**Given task:**
Please render every line of the rows below as a JSON list of strings, one string per line, leaving out blank lines.

**Information provided:**
· · ·

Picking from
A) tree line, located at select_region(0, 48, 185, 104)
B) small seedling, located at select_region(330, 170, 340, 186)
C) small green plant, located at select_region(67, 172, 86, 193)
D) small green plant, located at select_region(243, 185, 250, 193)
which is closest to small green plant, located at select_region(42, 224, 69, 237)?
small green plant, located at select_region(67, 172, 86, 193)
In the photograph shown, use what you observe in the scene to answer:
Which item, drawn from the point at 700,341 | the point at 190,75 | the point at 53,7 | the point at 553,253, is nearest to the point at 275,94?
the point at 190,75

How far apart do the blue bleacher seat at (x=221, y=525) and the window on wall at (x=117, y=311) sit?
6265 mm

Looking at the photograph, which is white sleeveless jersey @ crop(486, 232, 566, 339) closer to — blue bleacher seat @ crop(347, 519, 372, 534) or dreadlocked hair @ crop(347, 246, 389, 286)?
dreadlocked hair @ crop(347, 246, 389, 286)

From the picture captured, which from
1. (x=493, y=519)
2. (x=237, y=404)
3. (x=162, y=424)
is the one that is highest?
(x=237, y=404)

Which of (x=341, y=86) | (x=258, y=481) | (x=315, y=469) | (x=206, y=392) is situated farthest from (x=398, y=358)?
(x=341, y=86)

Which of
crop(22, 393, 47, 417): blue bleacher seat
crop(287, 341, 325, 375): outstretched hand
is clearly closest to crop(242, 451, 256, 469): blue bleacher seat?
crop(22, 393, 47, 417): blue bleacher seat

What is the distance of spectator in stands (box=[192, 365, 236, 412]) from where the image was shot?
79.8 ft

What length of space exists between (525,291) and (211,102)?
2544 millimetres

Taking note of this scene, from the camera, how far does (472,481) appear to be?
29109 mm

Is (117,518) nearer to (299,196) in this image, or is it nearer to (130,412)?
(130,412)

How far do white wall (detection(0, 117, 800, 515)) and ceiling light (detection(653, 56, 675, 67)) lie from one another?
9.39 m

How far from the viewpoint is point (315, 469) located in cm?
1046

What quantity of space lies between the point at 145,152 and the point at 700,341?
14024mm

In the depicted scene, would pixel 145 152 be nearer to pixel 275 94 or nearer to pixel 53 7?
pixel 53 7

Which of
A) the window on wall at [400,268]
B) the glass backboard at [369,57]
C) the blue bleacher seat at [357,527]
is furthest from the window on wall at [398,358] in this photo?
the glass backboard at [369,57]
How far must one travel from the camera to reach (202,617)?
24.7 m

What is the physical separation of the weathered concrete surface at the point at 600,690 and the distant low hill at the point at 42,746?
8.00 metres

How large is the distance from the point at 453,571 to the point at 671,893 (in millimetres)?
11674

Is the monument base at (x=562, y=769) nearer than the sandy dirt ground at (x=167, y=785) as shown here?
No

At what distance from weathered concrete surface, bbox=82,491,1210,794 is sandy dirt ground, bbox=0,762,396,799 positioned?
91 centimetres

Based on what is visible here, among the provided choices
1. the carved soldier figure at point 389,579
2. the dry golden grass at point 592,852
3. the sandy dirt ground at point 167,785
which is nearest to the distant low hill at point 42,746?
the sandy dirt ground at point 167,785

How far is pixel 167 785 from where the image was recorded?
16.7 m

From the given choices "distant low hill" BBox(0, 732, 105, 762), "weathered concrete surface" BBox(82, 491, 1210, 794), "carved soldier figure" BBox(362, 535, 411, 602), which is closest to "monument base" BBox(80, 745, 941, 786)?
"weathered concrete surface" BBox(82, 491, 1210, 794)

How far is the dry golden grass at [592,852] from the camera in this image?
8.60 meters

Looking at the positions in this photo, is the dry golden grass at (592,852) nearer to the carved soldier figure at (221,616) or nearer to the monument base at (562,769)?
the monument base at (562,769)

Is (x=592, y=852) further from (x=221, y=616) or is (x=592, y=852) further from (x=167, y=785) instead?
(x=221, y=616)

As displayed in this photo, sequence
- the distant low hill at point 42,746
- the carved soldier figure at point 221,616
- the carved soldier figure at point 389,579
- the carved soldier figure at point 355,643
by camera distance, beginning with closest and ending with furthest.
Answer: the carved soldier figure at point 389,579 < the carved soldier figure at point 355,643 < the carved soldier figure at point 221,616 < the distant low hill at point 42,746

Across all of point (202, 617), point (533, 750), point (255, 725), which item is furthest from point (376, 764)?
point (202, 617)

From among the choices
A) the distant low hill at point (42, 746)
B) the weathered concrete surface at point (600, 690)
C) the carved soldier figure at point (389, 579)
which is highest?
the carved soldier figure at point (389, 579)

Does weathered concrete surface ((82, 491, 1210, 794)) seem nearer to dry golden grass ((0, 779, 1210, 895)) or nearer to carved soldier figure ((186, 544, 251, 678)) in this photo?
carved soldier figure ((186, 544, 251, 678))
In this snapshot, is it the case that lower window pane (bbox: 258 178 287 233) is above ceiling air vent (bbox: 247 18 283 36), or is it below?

· · ·

**Completed task:**
[
  "Picking from",
  "A) tree line, located at select_region(0, 48, 185, 104)",
  "B) small seedling, located at select_region(330, 170, 340, 186)",
  "C) small green plant, located at select_region(67, 172, 86, 193)",
  "D) small green plant, located at select_region(243, 185, 250, 193)",
  "which is closest to small green plant, located at select_region(42, 224, 69, 237)?",
  "small green plant, located at select_region(67, 172, 86, 193)",
  "In the photograph shown, use what you observe in the scene to answer:",
  "Which item, drawn from the point at 700,341 | the point at 190,75 | the point at 53,7 | the point at 553,253, is nearest to the point at 275,94?",
  "the point at 190,75",
  "How far apart do the blue bleacher seat at (x=221, y=525) and the window on wall at (x=117, y=311) sit?",
  "6265 mm",
  "Looking at the photograph, which is white sleeveless jersey @ crop(486, 232, 566, 339) closer to — blue bleacher seat @ crop(347, 519, 372, 534) or dreadlocked hair @ crop(347, 246, 389, 286)?",
  "dreadlocked hair @ crop(347, 246, 389, 286)",
  "From the picture captured, which from",
  "1. (x=493, y=519)",
  "2. (x=237, y=404)",
  "3. (x=162, y=424)",
  "is the one that is highest?",
  "(x=237, y=404)",
  "Which of (x=341, y=86) | (x=258, y=481) | (x=315, y=469) | (x=206, y=392) is situated farthest from (x=398, y=358)?",
  "(x=341, y=86)",
  "Which of",
  "crop(22, 393, 47, 417): blue bleacher seat",
  "crop(287, 341, 325, 375): outstretched hand",
  "is clearly closest to crop(242, 451, 256, 469): blue bleacher seat?",
  "crop(22, 393, 47, 417): blue bleacher seat",
  "What is the distance of spectator in stands (box=[192, 365, 236, 412]) from where the image was shot?",
  "79.8 ft",
  "What length of space exists between (525,291) and (211,102)?",
  "2544 millimetres",
  "Taking note of this scene, from the camera, how far does (472,481) appear to be?",
  "29109 mm",
  "Is (117,518) nearer to (299,196) in this image, or is it nearer to (130,412)?",
  "(130,412)",
  "How far do white wall (detection(0, 117, 800, 515)) and ceiling light (detection(653, 56, 675, 67)) lie from one another?",
  "9.39 m",
  "How far from the viewpoint is point (315, 469) located in cm?",
  "1046",
  "What quantity of space lies between the point at 145,152 and the point at 700,341?",
  "14024mm",
  "In the depicted scene, would pixel 145 152 be nearer to pixel 275 94 or nearer to pixel 53 7?",
  "pixel 53 7",
  "Which of",
  "A) the window on wall at [400,268]",
  "B) the glass backboard at [369,57]",
  "C) the blue bleacher seat at [357,527]",
  "is furthest from the window on wall at [398,358] in this photo?",
  "the glass backboard at [369,57]",
  "How far must one travel from the camera to reach (202,617)?",
  "24.7 m",
  "What is the physical separation of the weathered concrete surface at the point at 600,690 and the distant low hill at the point at 42,746?",
  "8.00 metres",
  "How large is the distance from the point at 453,571 to the point at 671,893 (in millimetres)?",
  "11674",
  "Is the monument base at (x=562, y=769) nearer than the sandy dirt ground at (x=167, y=785) as shown here?",
  "No",
  "At what distance from weathered concrete surface, bbox=82,491,1210,794 is sandy dirt ground, bbox=0,762,396,799 positioned?",
  "91 centimetres",
  "Based on what is visible here, among the provided choices",
  "1. the carved soldier figure at point 389,579",
  "2. the dry golden grass at point 592,852",
  "3. the sandy dirt ground at point 167,785",
  "which is nearest to the distant low hill at point 42,746?",
  "the sandy dirt ground at point 167,785",
  "How far is pixel 167 785 from where the image was recorded?",
  "16.7 m",
  "From the given choices \"distant low hill\" BBox(0, 732, 105, 762), \"weathered concrete surface\" BBox(82, 491, 1210, 794), \"carved soldier figure\" BBox(362, 535, 411, 602), which is closest to \"monument base\" BBox(80, 745, 941, 786)?",
  "\"weathered concrete surface\" BBox(82, 491, 1210, 794)",
  "How far is the dry golden grass at [592,852] from the camera in this image?",
  "8.60 meters",
  "Looking at the positions in this photo, is the dry golden grass at (592,852) nearer to the carved soldier figure at (221,616) or nearer to the monument base at (562,769)?",
  "the monument base at (562,769)",
  "Is (x=592, y=852) further from (x=221, y=616) or is (x=592, y=852) further from (x=167, y=785) instead?",
  "(x=221, y=616)",
  "As displayed in this photo, sequence",
  "- the distant low hill at point 42,746",
  "- the carved soldier figure at point 221,616",
  "- the carved soldier figure at point 389,579",
  "- the carved soldier figure at point 355,643",
  "by camera distance, beginning with closest and ending with furthest.",
  "Answer: the carved soldier figure at point 389,579 < the carved soldier figure at point 355,643 < the carved soldier figure at point 221,616 < the distant low hill at point 42,746",
  "Across all of point (202, 617), point (533, 750), point (255, 725), which item is furthest from point (376, 764)?",
  "point (202, 617)",
  "From among the choices",
  "A) the distant low hill at point (42, 746)",
  "B) the weathered concrete surface at point (600, 690)",
  "C) the carved soldier figure at point (389, 579)",
  "which is highest?",
  "the carved soldier figure at point (389, 579)",
  "Does weathered concrete surface ((82, 491, 1210, 794)) seem nearer to dry golden grass ((0, 779, 1210, 895)) or nearer to carved soldier figure ((186, 544, 251, 678)) in this photo?",
  "carved soldier figure ((186, 544, 251, 678))",
  "In this snapshot, is it the case that lower window pane (bbox: 258 178 287 233) is above ceiling air vent (bbox: 247 18 283 36), or is it below?"
]